Inches of rain puts harvest on hold.
Some areas in Kidder county have received 5 inches in the past 10 days.
Ag Reporter Sarah Gustin takes you to the saturated fields near Steele.
It's pretty quite at the local elevator.
Water is setting in the streets.
And harvest is on hold.
(Kenny Meier / Farmer) "Now I don't know what we are going to do. because water is setting in the fields, to get trucks in and out is gonna be a little nerve racking."
(Sarah Gustin / firstname.lastname@example.org) "Puddles like this are a common sight in both fields that are harvested and those that aren't harvested. Leaving many producers wondering when things will air out enough so that they can get back in and get to work."
Kenny Meier farms north of Steele.
Meier says this is one of the wettest falls he can remember in his years of farming.
(Kenny Meier / Farmer) "We started planting wheat and it was dry and it was going good. It started raining and we could hardly get back to planting. Started planting beans, started fighting to get them in. beginning of the year, I didn't think we would have any prevented planting. here we ended up with prevented planting.We just couldn't get in."
A wet spring, dry summer and wet fall has made 2013 one of the record books.
While this much rain before harvest creates a lot of worry about getting the crop off, it's hard to wish away rain drops that mother nature didn't send all summer.
(Kenny Meier / Farmer) "Since the end of June didn't hardly had no rain at all, just some showers. And then you could tell that the fields that had extra showers that the yields were better. But yeah, it was unbelievable that it could just shut off and now rain and it doesn't want to quit."

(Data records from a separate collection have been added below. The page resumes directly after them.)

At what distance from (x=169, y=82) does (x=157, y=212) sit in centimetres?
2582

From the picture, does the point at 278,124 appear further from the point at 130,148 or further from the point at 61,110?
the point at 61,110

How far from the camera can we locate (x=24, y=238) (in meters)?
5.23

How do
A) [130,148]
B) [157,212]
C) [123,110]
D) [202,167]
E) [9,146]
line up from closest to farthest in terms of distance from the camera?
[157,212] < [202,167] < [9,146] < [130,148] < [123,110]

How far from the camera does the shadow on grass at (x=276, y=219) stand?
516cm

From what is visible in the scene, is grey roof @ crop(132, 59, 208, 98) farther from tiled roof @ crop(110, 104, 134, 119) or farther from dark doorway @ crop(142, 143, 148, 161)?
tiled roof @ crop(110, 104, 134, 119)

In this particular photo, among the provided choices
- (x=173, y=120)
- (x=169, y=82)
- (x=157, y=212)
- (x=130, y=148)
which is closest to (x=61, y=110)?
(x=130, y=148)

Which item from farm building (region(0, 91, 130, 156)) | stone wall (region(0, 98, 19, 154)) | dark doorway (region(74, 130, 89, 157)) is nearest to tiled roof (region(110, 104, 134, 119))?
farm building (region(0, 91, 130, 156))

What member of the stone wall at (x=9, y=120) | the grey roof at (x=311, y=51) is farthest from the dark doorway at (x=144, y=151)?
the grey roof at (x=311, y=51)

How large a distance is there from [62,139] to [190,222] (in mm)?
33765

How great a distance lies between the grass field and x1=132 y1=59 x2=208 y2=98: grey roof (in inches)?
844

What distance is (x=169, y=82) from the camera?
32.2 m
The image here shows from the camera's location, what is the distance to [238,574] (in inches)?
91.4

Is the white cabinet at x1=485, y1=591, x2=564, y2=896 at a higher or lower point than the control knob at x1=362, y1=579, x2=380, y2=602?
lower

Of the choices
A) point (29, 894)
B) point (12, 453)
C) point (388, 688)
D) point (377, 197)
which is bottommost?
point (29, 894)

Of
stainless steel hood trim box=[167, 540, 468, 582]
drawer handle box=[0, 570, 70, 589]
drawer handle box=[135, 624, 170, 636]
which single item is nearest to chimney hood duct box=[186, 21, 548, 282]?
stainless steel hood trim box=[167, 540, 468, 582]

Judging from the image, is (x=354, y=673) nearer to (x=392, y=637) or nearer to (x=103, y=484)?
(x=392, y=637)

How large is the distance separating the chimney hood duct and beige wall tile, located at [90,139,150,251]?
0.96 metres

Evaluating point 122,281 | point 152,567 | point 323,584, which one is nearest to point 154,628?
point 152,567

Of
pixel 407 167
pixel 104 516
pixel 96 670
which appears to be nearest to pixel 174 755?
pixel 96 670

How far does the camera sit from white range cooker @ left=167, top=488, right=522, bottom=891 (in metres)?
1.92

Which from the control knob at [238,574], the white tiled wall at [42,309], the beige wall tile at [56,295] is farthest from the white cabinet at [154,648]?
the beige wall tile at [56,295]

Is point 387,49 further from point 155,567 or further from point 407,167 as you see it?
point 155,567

(Penny Nester / Kidder Co. Extension Agent) "It really hampers harvest, but when you look at next years crops. It's kinda encouraging because we are going to replace that subsoil moisture that we lost this year with such dry summer conditions."
(Kenny Meier / Farmer) "After harvest would have been great. But it's welcome for next year. It's building subsoil that part is going to be nice for next spring. But I guess we will deal with it as it comes."
Taking it as it comes...means expecting to wait at least 5 days before these machines get moving on these corn stalks again.
Nester says much of the county has received more than 2 inches of rain in the past 2 days.
She says many producers are worried about flooding in their soybean fields, which can damage bean quality.